Not all of the range is as unconventional as the Pechuga. The latest addition is Del Maguey Vida. It's based on San Luis del Rio, one of Del Maguey's first single village mezcals, but it's distilled to a slightly friendlier 42%ABV - all of the Del Maguey mezcals are distilled at proof rather than being diluted to bottling strength - and they cut the distillate nearer the tails than the heads. It's reckoned to be a great mezcal for cocktails, which led to some great drinks from some of Edinburgh's best bartenders.

There was a rare bottle of Del Maguey Chichicapa from the first batch imported the US back in the 90s, and aged for 94 days in a Californian wine barrel up for grabs and in the end, it went to Jamie McDonald from the Raconteur for his twist on a Blue Blazer. Second place went to the West Room's Andrew Kearns with a straight-up sour with sage and rhubarb jam while third place was shared between Tonic's Tom Hodgkiss and, uh, me.

Todo Bien Tambien

50ml Del Maguey Vida
15ml Campari
1 barspoon agave nectar
8 mint leaves
the zest of one lemon, in thin strips

Combine the agave nectar, mint and lemon zest strips in the base of a glass with some crushed ice. Fill with crushed ice and add the Campari and mezcal. Mix well with a barspoon. Garnish with a mint sprig wrapped in a lemon zest twist.

*** 

There's often a lot of talk about filtration and purity and technology when it comes to discussing spirits, so it's refreshing to come across a series of products that are so focused on traditional methods of production. There's a tangible difference between the various liquids and it all comes from the particular ways that the palenqueros turn two things - maguey and water - into mezcal. There's a reward for this approach, too - Del Maguey Tobala (made from wild maguey plants; it takes a month to collect enough) was named as a semifinalist in the Tequila, Mezcal & Agave-based category at the 2010 Ultimate Spirits Challenge in New York.

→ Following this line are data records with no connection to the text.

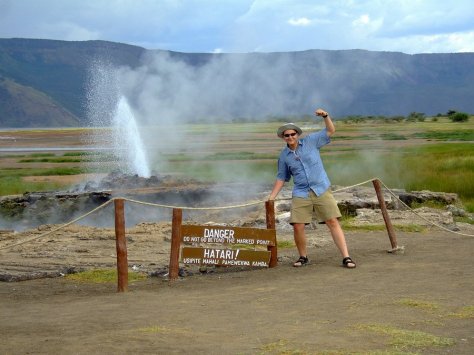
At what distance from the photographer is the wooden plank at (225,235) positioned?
32.4ft

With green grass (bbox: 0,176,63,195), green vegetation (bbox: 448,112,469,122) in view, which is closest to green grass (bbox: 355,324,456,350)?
green grass (bbox: 0,176,63,195)

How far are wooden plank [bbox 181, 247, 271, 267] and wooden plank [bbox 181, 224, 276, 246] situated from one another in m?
0.12

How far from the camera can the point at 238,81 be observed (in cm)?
4325

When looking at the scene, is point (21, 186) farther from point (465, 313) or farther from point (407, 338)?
point (407, 338)

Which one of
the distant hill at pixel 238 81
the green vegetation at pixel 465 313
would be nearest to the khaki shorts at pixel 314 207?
the green vegetation at pixel 465 313

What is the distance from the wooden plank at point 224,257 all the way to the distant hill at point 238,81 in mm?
25897

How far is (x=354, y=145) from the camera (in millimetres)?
45969

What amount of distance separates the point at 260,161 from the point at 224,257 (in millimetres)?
26635

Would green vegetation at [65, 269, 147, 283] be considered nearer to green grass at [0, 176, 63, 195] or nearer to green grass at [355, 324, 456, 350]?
green grass at [355, 324, 456, 350]

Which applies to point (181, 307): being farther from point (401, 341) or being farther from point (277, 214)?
point (277, 214)

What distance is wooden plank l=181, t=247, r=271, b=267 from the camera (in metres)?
9.87

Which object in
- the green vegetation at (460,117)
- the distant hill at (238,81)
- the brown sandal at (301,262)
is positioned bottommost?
the brown sandal at (301,262)

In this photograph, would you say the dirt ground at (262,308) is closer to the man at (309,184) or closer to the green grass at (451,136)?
the man at (309,184)

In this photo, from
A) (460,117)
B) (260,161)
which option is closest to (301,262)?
(260,161)
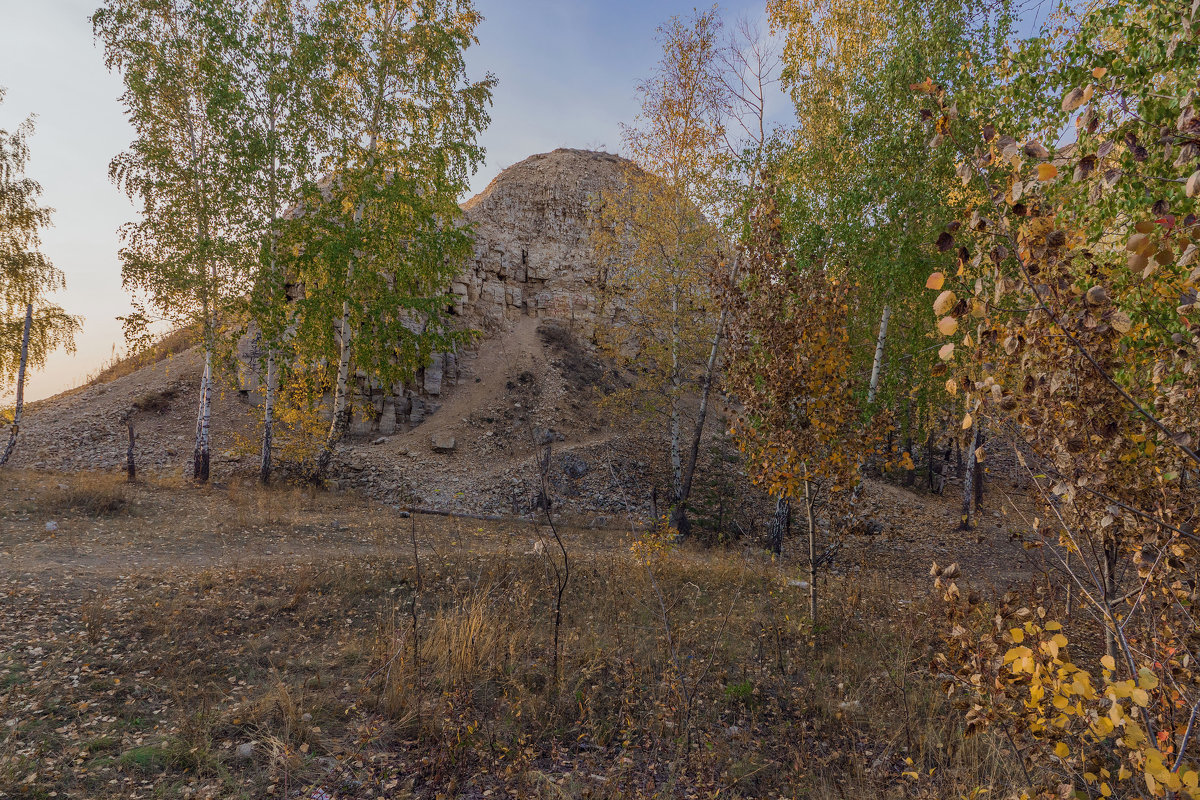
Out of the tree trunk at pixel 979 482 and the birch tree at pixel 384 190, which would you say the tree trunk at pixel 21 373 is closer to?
the birch tree at pixel 384 190

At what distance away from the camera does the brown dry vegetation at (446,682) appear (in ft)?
14.4

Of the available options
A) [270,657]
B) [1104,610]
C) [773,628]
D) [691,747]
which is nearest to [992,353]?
[1104,610]

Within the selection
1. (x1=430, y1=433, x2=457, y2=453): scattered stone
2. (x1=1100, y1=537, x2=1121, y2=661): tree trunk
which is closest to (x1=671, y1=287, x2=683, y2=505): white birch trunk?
(x1=430, y1=433, x2=457, y2=453): scattered stone

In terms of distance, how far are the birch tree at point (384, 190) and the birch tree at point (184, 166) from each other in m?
1.75

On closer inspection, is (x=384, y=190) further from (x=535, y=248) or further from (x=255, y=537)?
(x=535, y=248)

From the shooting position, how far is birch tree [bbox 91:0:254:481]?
13539mm

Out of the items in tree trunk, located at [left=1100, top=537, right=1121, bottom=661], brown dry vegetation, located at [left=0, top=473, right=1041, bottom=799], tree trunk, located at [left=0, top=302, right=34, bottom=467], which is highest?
tree trunk, located at [left=0, top=302, right=34, bottom=467]

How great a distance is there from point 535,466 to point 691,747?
43.5 ft

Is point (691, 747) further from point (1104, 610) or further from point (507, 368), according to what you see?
point (507, 368)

Twenty Three: Reina Amargo

We are on the edge of a great moment in British history. We are in sight of the point at which the great British public see tequila as something other than a shot or a frozen margarita. My friends, the road to that point will be long and hard, but with courage, strength and resolve, we can make this dream our new reality.

Reina Amargo

50ml José Cuervo Tradicional
25ml lime juice
1 barspoon Campari
2 barspoons honey

Shake all ingredients with ice and fine-strain into chilled martini glass.